Upon entering the big leagues, Castro was seen to be a mega-prospect of sorts, a player who can be the beginning of a paradigm shift on the North Side. At first, there was no disappointment. He hit a three run home run in his first MLB at bat, and went on to lead the National League in hits in 2011, with 207.
The rapidly producing shortstop took a large step back in 2013 in virtually every offensive category, posting new career lows.
The contact hitting shortstop struggled immensely, only hitting .245, and striking out in 129 of his 666 at bats. Castro also only put up 10 HR and 44 RBI, and mustered a measly .284 OBP. Castro began to be the subject of a potential offseason trade, and it appeared that the once promising shortstop was taking a turn for the worst at the young age of 23.
Yet with a new manager and hitting coach in Chicago, Castro has changed his approach at the plate drastically, and it has paid off to a large extent. Despite the Cubs abysmal record, Castro is starting to look like the player most thought he was; a contact hitting shortstop.

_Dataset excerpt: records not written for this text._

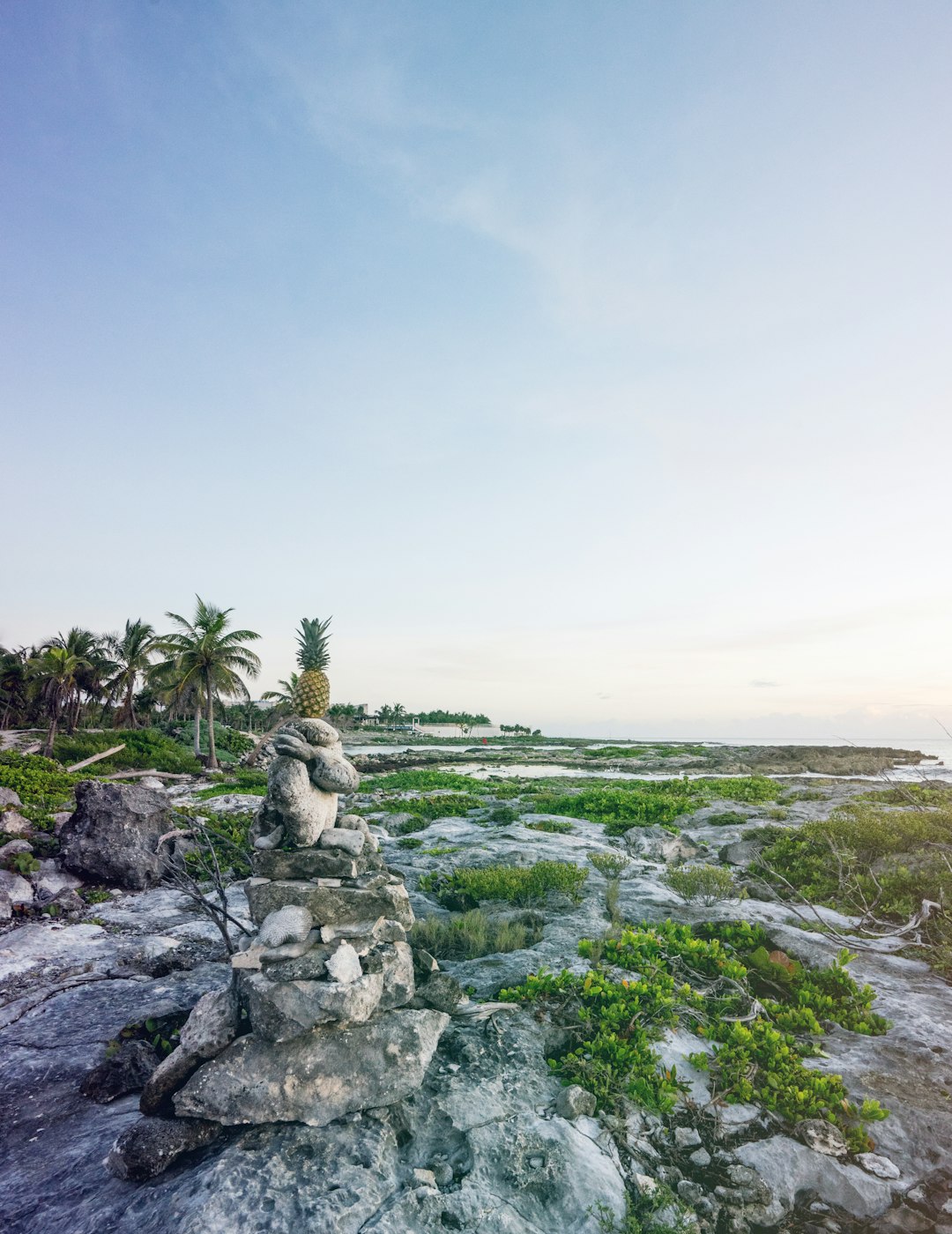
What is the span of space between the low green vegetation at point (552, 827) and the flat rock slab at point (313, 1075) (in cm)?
1173

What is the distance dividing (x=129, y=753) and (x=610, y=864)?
86.1 feet

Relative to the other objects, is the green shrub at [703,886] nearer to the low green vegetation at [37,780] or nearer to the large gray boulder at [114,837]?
the large gray boulder at [114,837]

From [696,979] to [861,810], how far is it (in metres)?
12.1

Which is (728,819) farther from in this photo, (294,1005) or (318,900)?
(294,1005)

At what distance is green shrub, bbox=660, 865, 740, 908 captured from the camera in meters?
10.2

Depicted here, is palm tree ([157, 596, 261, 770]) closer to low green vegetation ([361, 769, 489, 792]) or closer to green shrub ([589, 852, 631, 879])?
low green vegetation ([361, 769, 489, 792])

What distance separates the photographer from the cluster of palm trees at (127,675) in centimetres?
3362

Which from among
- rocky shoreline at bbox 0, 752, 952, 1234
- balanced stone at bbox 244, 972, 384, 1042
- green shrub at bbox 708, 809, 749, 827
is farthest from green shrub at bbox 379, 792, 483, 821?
balanced stone at bbox 244, 972, 384, 1042

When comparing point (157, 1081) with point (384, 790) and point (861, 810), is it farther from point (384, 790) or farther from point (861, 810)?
point (384, 790)

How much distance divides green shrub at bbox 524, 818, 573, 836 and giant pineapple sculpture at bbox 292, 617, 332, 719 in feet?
38.7

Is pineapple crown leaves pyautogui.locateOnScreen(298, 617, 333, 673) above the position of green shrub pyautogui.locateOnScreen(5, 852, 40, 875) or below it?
above

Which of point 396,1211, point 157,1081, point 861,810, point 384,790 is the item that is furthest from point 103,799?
point 861,810

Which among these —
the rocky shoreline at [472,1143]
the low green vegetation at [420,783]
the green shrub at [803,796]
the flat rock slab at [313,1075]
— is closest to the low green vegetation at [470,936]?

Castro has produced a .284/.331/.478 triple slash, and has taken the role of cleanup hitter for a weak Cubs’ offense. The quantitative numbers have also improved for the changed Starlin Castro, who has already surpassed his home run total with 11 thus far, and has equaled his RBI total for all of last year at 44. Granted, there is not much pop in the bats that Castro has to hit around, but when the Cubs squeeze out a victory, it is often due in part to Starlin Castro.
Excluding the ridiculous campaign that Troy Tulowitzki has amassed thus far, Castro has been among the finest offensive shortstops in the game, and certainly has a case to be a reserve for the NL All-Star team. At 24 years old, shall he be selected to take part in the Midsummer Classic, he would be making his third All-Star Game appearance. While there is still some baseball to be played before the break, and much more left in the 2014 season, Castro has also put up a strong case to win the NL Comeback Player of the Year Award.
Castro’s improvement in his game, both offensively and defensively, provide strong value for the Cubs on a team standpoint as well. Castro improved from an awful -0.6 WAR to a more acceptable 1.5 WAR this season, a stat that may improve as well.
While the 2014 Cubs will not be anything close to a contender this season, Castro, along with first baseman Anthony Rizzo, are two solid pieces in place for a Cubs team that has an array of young prospects on the way, including Arismendy Alcantara, Javier Baez, Kris Bryant, Kyle Schwarber, and plenty other high ceiling prospects that are bound to make the Cubs contenders as soon as 2015.
The 24 year old veteran has proven that he can make the difference to himself in 2014.
His next challenge will be making the difference to the Cubs and the rest of the MLB in 2015 and beyond.